= Extract provided =
• • • • • • •
Bah. Today is one of those days where I'm in a bad mood and I just can't shake it and "bah" is really the best sentiment to describe it.
It probably doesn't help that I keep messing up everything I do. (Side rant: If you're going to make a child's dress pattern 12 months to 6T, I would suggest making not only the 3T and 4T dresses yourself but also the 12 month dress so you realize that it is close to impossible to turn the dress right side out through such a teensy shoulder strap. It probably doesn't help that this material frays easily and I should have quadruple-enforced the seam. End of side rant.) And when "everything I do" means sewing a toddler dress and being a mom, I think we can all agree that I'm being a titch dramatic. I mean, my kid is still alive and generally happy but she won't take a nap and I can't make her see that just because she can does not mean she should unscrew the caps to the 16 lip glosses in my purse and taste all of them. How do I classify eating lip gloss as me messing up being a mom? I didn't stop her until the 4th one (she has a thing for CO Bigelow). Let's just say that, if I were 13, I'd probably pick a fight with my mom over something stupid, tell her she was the worst mom ever, storm off to my room and slam the door.
• • • • • • •
= Extracted material =
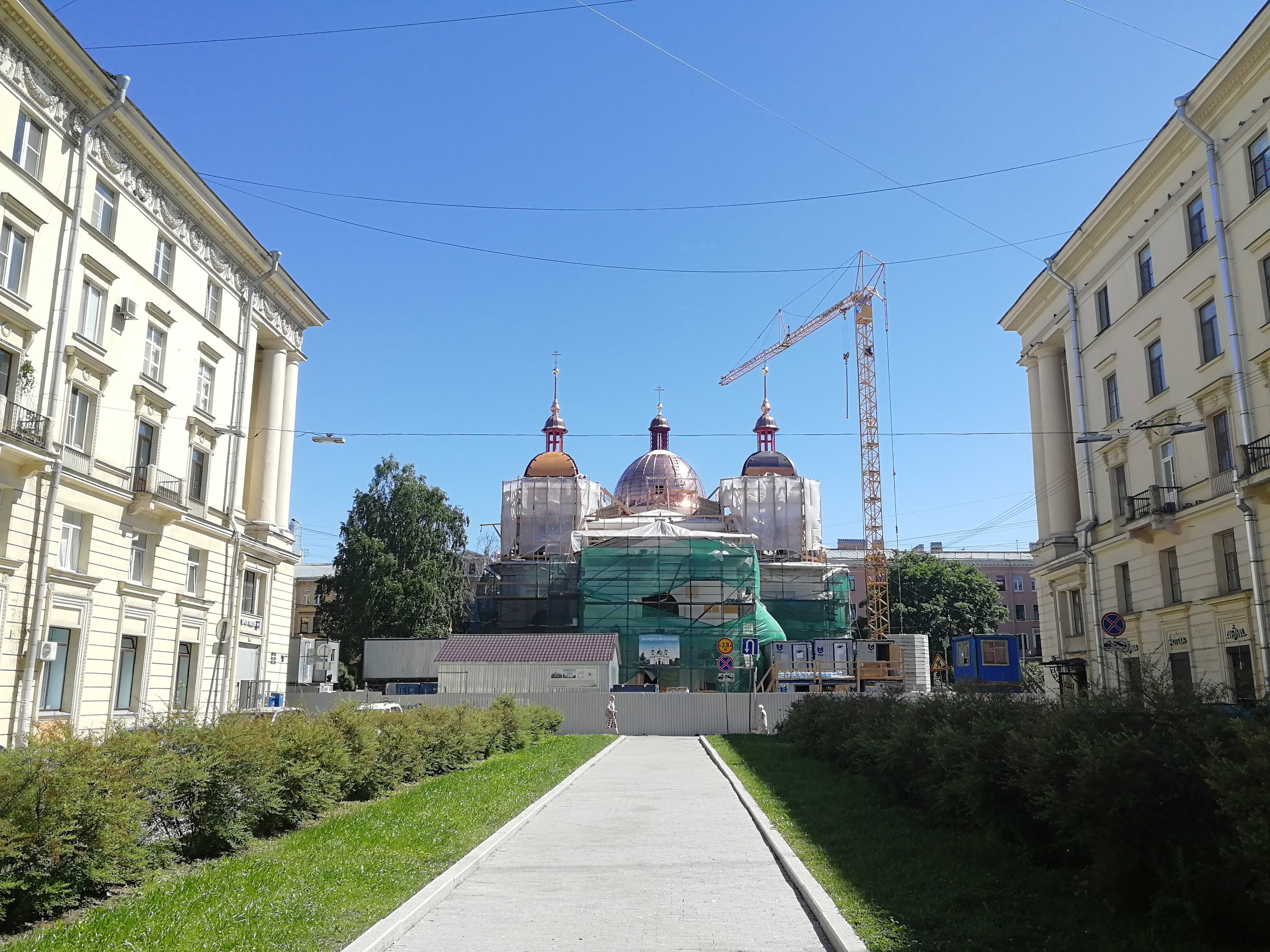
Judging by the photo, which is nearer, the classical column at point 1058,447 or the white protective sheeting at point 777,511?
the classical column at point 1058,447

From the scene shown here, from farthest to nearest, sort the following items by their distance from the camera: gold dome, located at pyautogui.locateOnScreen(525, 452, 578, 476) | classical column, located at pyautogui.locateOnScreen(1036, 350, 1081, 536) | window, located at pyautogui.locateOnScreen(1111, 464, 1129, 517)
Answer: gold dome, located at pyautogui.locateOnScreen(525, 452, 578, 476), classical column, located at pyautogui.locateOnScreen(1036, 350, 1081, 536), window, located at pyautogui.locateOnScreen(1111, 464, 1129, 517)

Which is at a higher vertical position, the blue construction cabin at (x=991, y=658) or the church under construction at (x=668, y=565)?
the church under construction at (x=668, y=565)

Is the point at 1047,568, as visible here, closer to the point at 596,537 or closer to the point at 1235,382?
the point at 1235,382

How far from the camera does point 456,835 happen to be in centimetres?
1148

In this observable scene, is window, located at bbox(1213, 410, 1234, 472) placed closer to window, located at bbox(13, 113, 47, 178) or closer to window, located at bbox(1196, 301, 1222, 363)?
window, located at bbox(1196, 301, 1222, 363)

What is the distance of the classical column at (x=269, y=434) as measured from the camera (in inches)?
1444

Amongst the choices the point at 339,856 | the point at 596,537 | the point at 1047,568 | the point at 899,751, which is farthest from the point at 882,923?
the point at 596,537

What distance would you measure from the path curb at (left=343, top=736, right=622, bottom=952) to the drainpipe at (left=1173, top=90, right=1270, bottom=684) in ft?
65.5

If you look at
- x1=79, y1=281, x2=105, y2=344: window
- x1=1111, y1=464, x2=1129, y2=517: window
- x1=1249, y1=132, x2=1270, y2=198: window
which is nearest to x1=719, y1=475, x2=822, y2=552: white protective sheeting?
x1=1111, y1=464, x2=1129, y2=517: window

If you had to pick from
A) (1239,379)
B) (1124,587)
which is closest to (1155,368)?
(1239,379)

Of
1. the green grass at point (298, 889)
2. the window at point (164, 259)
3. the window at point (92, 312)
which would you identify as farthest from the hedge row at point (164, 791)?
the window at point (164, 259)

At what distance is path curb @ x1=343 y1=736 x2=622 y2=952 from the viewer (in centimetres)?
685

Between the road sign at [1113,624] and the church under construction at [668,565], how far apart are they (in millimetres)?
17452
• • • • • • •
= Required tasks =
[1] According to the bad-mood post, what would its writer probably do at age 13? List every action named.
[2] How many lip glosses does the bad-mood post say are in the writer's purse?
[3] Please carry on writing the bad-mood post, starting right after its last sentence.

= Responses for each task =
[1]
- Pick a fight with their mom over something stupid
- Tell her she was the worst mom ever
- Storm off to their room
- Slam the door

[2] 16

[3]
Even sweet baby kisses aren't being fully enjoyed by my scrooge mcduck self.
So I'm blogging. You can't mess that up, right? Not that I want to fill the internet with more negativity but this isn't really negative for anyone, I think. It is therapy for me and some laughs at my ridiculousness for you. You are welcome.
So while she is FINALLY taking a nap....maybe... (she tried to go from 2 naps to 0 but realized she needs at least 1), I will look at her one-year-old pictures and smile, eat some chocolate, cut some more pattern pieces for her dress, and remember that the days are long but the weeks fly by.
Update: No nap. Just screaming. Bah.